This medicine belongs to the group of diuretics, reduces swelling of the brain that occurs during a concussion. The use of the drug improves the patient's prognosis for recovery. The medicine is prescribed by a neurologist after a thorough examination of the patient and additional examination methods.
General information and mechanism of action of Diacarb
Diacarb shows good results in cases of concussion due to its diuretic effect. The medicine blocks an enzyme in the renal tubules, increasing the excretion of sodium and potassium ions in the urine, which leads to increased diuresis and the removal of excess fluid from the human body. It is this mechanism of action that causes a decrease in the intensity of cerebral edema and reduces the risk of developing complications of traumatic brain injury.
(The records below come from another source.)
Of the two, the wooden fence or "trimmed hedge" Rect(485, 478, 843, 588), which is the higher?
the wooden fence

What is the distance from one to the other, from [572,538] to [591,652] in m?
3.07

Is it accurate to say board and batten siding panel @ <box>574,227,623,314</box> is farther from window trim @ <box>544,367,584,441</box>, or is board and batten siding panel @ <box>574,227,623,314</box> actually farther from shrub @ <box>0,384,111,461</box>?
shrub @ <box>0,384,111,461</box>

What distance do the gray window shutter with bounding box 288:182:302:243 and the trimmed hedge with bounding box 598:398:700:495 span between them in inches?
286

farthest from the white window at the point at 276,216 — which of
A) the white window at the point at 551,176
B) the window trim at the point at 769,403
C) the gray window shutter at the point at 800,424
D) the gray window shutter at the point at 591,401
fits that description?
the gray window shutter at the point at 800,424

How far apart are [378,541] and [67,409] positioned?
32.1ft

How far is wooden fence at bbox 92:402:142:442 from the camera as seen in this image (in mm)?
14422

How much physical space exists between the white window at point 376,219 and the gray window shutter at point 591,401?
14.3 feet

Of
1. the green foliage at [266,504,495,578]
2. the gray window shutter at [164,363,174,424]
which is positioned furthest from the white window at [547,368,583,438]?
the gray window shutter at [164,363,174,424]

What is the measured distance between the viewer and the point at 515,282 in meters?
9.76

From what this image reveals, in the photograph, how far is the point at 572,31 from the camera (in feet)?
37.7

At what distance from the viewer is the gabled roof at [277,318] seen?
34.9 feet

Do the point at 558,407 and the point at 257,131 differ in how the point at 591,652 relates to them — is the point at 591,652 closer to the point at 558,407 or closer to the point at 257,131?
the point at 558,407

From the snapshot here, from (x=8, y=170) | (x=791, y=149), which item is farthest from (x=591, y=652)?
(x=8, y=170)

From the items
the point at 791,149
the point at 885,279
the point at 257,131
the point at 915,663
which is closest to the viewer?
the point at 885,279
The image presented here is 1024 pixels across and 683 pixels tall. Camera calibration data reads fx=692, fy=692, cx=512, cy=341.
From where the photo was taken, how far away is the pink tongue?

The average duration of effect from taking the medicine is 12 hours, after which the diuretic activity of Diakarb is significantly reduced.
All about head injuries in children: what to do to avoid them.
Read about concussion symptoms: what you need to know?
Indications and contraindications for use
Diacarb for concussion in children and adults is the most important drug in the treatment regimen. It is prescribed to patients who have no contraindications to its use. In addition, the drug is used to treat edema syndrome of any cause.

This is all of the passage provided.